A Decade of Penance | Sojourners

A Decade of Penance

Rock critic Lester Bangs was probably the most astute cultural observer of the 1970s. Bangs is best known today as the critic who, in his '70s work for the Detroit-based Creem magazine, summoned punk rock into existence several years before there was actually a music of that name. But in the years before his death in 1982, Bangs was also working on pieces of a mammoth novel that would sum up the '70s zeitgeist of numbed isolation. It was to be called All My Friends Are Hermits.

I'm afraid that if he had survived, the '80s Bangs sequel might have been called All My Friends Are Lawyers. That's certainly the way it seems to me sometimes. Well sure, a few of my friends are teachers, and I even know one professional community organizer. But the number of lawyers in my peer group is astounding.

I have a feeling that the same professional demographics must apply in the social circles of television screenwriters. That would explain why they feel compelled to spin script after script about the legal profession.

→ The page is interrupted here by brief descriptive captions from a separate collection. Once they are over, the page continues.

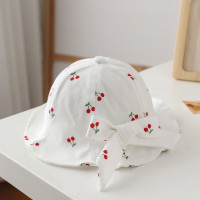 Панама детская с рисунком вишни, летняя шляпа с мультяшным бантом, для защиты от УФ лучей, для маленьких девочек
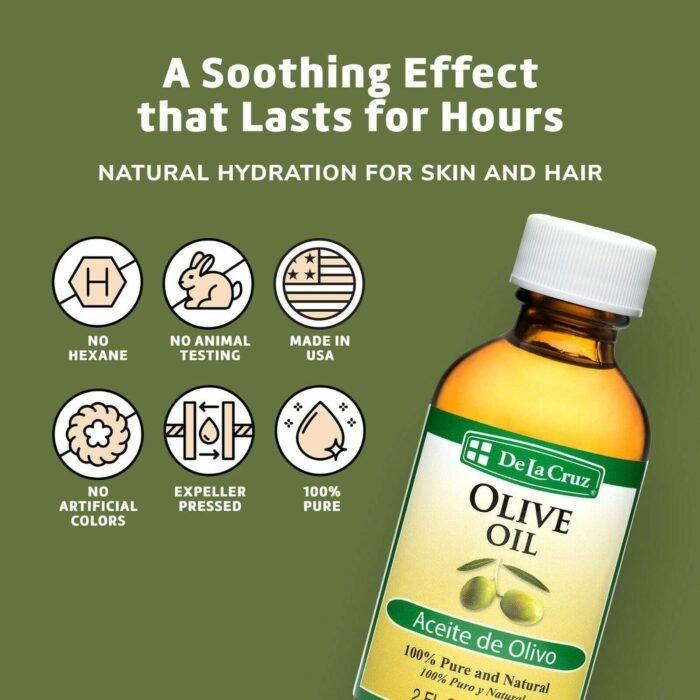 ⁦De La Cruz Olive Oil Skin & Hair Moisturizer 8 Oz⁩ - الصورة ⁦3⁩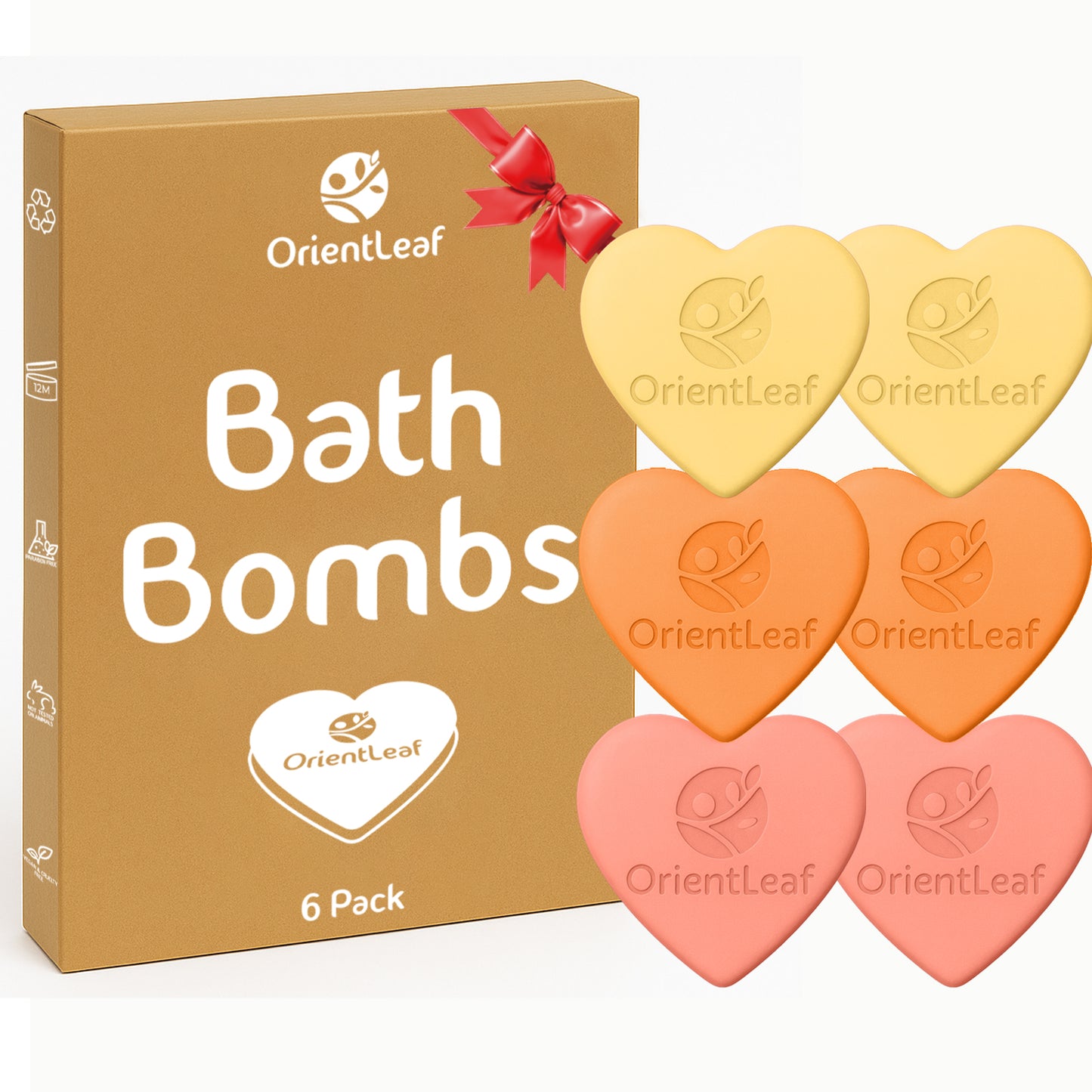 WM-Orientleaf Bath Bombs Gift Set, 6 Heart Shaped Relaxing Aromatherapy Bath Bombs with Lavender, Rose & Eucalyptus, Perfect Birthday & Mother’s Day Gift for Mom & Women, 0.75lb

Even my lawyer friends agree that America has far too many lawyers. Now we also have far, far too many TV shows about lawyers. Sure, I watch LA Law like almost everybody else. But I hit the wall with Equal Justice and only sampled The Trials of Rosie O'Neill (briefly) out of respect for the corpse of Cagney and Lacy. I watch Against the Law on Fox, but only because the star (Michael O'Keefe) is Mr. Bonnie Raitt. I can't bring myself to get near The Antagonists, which I gather from the promos is a sort of neo-bratpack "Young-Top-Gun-Lawyers in Love" thing.